Who doesn't love a cat picture

Welcome to the material for the LLM Hands on Workshop!

There is a wealth of material online about how to use and work with LLMs. So much so that it can hard to know where to start, and what path to take to get from beginner to proficient. Therefore, we have created this workshop by combining the best bits of many different resources, and focusing on practical skills that you can use to work with LLMs.

A focus on retrieval augmented generation

This workshop places the focus on retrieval augmented generation (RAG). The general RAG process looks something like the below:

flowchart RL
    database[(Database)]
    document>Document]
    index{index}
    human((Human))
    llm((LLM))
    combined[Prompt template
    + query 
    + context]
    database --> index
    document --> index
    human -- "Query" --> index
    index --> combined
    combined --> llm
    llm -- "Response" --> human

We are used to interacting with user interfaces like ChatGPT, and not always aware of the infrastructure underneath. In short, RAG involves taking some data from a document or database and creating an index - a database that allows us to quickly search over chunks of our documents. When a user sends input to the model interface, this database is queried and the relevant search results are returned, similar to when you Google something, you get a list of potential websites to check. These relevant chunks are then sent to a LLM, along with your original input, and the LLM generates a response.

Sounds easy?

Well yes - and no! While it is fairly easy to get up and running with RAG, it is actually quite hard to get it working correctly and consistently.

We try to focus on a framework agnostic approach, so that you can use models from any provider, or run local models if you like. Instead of relying on popular but complex frameworks like LangChain or LlamaIndex, we've chosen to focus on fundamental tools:

Direct API interactions using OpenAI
Data validation using Pydantic
Jinja templates for prompt engineering
ChromaDB for indexing
Streamlit for user interfaces

By building from the ground up, this workshop aims to provide researchers and practitioners with:

A deep understanding of core LLM concepts and workflows
The ability to create custom, flexible solutions
Enhanced debugging and problem-solving skills
A solid foundation for evaluating and using higher-level frameworks in the future, if desired

While frameworks certainly have their place in rapid prototyping and production environments, we believe that starting with the basics offers long-term benefits, and transferrable skills that apply across different models and providers.

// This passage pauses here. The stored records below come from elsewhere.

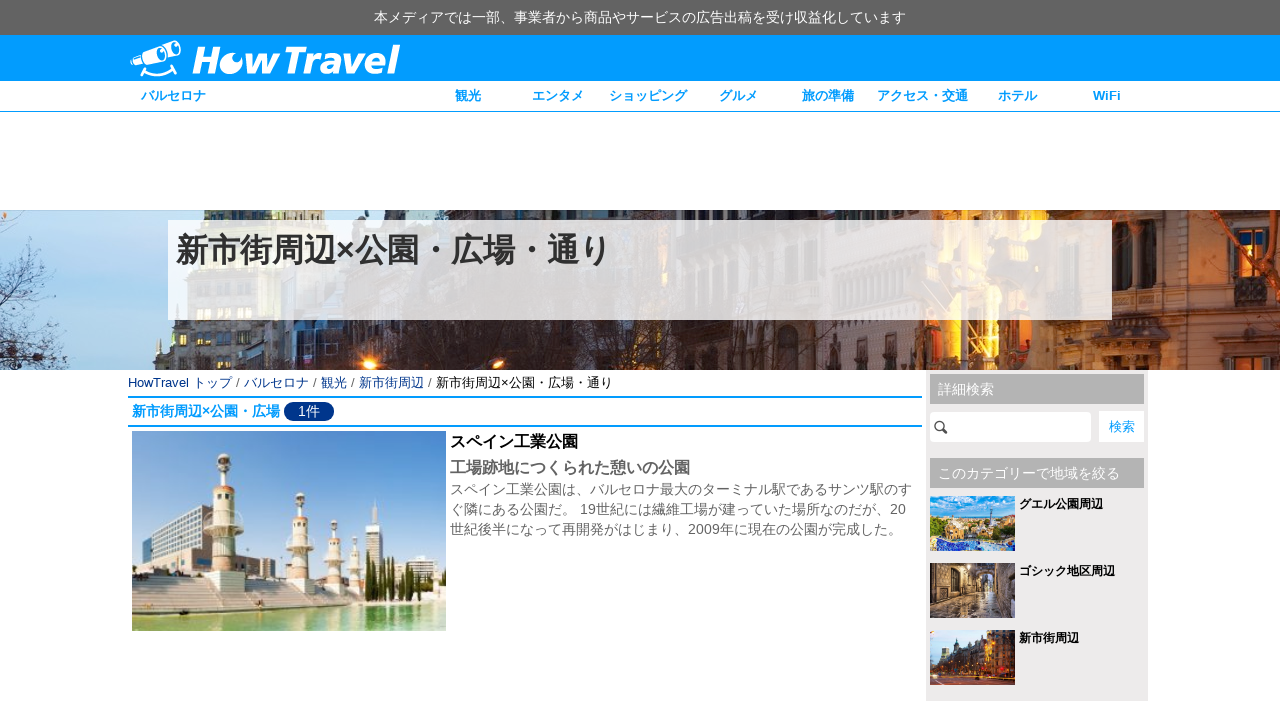

--- FILE ---
content_type: text/html; charset=utf-8
request_url: https://www.google.com/recaptcha/api2/aframe
body_size: 268
content:
<!DOCTYPE HTML><html><head><meta http-equiv="content-type" content="text/html; charset=UTF-8"></head><body><script nonce="XRGLpE-4JObH4dTPrTyhlw">/** Anti-fraud and anti-abuse applications only. See google.com/recaptcha */ try{var clients={'sodar':'https://pagead2.googlesyndication.com/pagead/sodar?'};window.addEventListener("message",function(a){try{if(a.source===window.parent){var b=JSON.parse(a.data);var c=clients[b['id']];if(c){var d=document.createElement('img');d.src=c+b['params']+'&rc='+(localStorage.getItem("rc::a")?sessionStorage.getItem("rc::b"):"");window.document.body.appendChild(d);sessionStorage.setItem("rc::e",parseInt(sessionStorage.getItem("rc::e")||0)+1);localStorage.setItem("rc::h",'1768647559625');}}}catch(b){}});window.parent.postMessage("_grecaptcha_ready", "*");}catch(b){}</script></body></html>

This workshop doesn't aim to dismiss the value of existing frameworks. Instead, it empowers you with the knowledge to better understand, evaluate, and leverage these tools when appropriate, while also giving you the confidence to build custom solutions when needed. By the end of this workshop, you'll have a robust, foundational understanding of LLMs that will serve you well in research, development, and practical applications, positioning you to drive innovation in this exciting field.

How to use this workshop

This site is pretty simple, start with Setting up and then continue through the sections in order. We start with some basic API calls, then introduce more features until we have a fully working chat application.

The main outcome of this workshop is to have you conversing with an LLM about your own research or data.

You can work through the workshop in order... or you can just pick a section that interests you.